Tears started in her eyes. She stood blind and smiling.
“We need to talk, Anne. Let’s go some place we can sit down.”
“But I’m on my way to see him.”
“It can wait. He’ll be busy with the police for some time. They have a lot of questions to ask him, and this is the first day he’s been willing to answer.”
“Why do they have to question him if he’s innocent?”
“He’s a material witness. He also has a good deal of explaining to do.”
“Because he used a false name to cross the border?”
“That doesn’t concern the local police. It’s the business of the Justice Department. I’m hoping they won’t press charges. A man who’s been wrongly indicted for murder has certain arguments on his side – what you called mitigating circumstances.”
“Yes,” she said. “We’ll fight it. Has he done anything else?”
“I can’t think of anything that’s actionable. But there are some things you should know before you see him. Let me buy you a drink.”
“I don’t think I’d better. I haven’t been sleeping too well, and I have to keep my wits about me. Could we have coffee?”
We went upstairs to the restaurant, and over several cups of coffee I told her the whole story of the case. It made more sense in the telling than it had in the acting out. Reflected in her deep eyes, her subtle face, it seemed to be transformed from a raffish melodrama into a tragedy of errors in which Campion and the others had been caught. But I didn’t whitewash him. I thought she deserved to know the worst about him, including his sporadic designs on Harriet’s money and his partial responsibility for her death.

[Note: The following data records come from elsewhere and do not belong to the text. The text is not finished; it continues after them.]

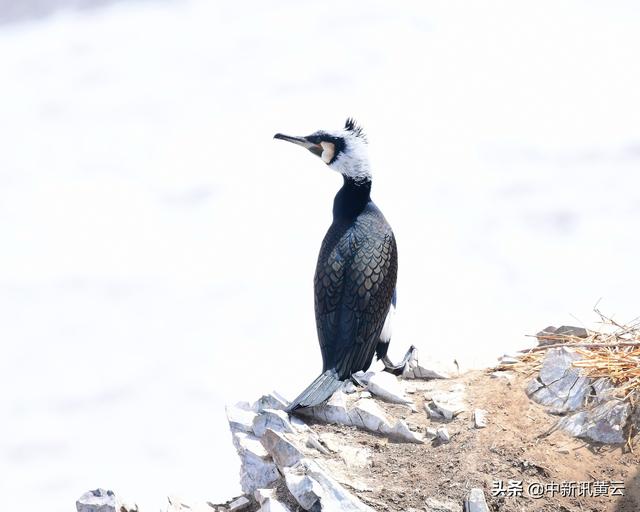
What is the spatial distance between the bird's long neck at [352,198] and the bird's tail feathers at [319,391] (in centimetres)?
117

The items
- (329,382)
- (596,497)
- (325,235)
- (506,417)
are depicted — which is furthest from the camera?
(325,235)

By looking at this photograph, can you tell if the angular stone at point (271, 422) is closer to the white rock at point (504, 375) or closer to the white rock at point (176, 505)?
the white rock at point (176, 505)

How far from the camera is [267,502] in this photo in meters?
6.74

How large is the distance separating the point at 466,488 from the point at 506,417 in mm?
726

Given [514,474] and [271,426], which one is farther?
[271,426]

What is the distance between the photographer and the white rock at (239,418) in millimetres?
7465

She reached across the table and stopped me with her hand on my sleeve. “I saw Harriet last night.”
I looked at her closely. Her eyes were definite, alive with candor.

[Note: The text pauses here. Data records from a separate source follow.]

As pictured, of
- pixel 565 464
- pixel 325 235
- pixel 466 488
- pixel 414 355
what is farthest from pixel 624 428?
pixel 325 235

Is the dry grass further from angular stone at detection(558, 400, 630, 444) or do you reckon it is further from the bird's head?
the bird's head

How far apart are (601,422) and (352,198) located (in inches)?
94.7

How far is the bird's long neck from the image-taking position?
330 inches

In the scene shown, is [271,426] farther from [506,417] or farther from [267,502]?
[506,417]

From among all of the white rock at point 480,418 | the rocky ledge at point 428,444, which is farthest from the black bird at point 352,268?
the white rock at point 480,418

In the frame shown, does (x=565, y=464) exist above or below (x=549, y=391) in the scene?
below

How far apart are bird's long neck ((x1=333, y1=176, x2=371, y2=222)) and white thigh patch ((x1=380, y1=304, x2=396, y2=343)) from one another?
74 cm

“Harriet isn’t dead. Her father must have been lying, or hallucinating. I know I wasn’t.”
“Where did you see her?”
“In the Guadalajara airport, when I went in to make my reservation. It was about nine-thirty last night. She was waiting for her bag at the end of the ticket counter. I heard her call out that it was azul – blue – and I knew her voice. She’d evidently just come in on the Los Angeles plane.”
“Did you speak to her?”
“I tried to. She didn’t recognize me, or pretended not to. She turned away very brusquely and ran out to the taxi stands. I didn’t follow her.”
“Why not?”
She answered carefully: “I felt I had no right to interfere with her. I was a little frightened of her, too. She had that terribly bright-faced look. I don’t know if I’m making myself clear, but I’ve seen that look on other people who were far out.”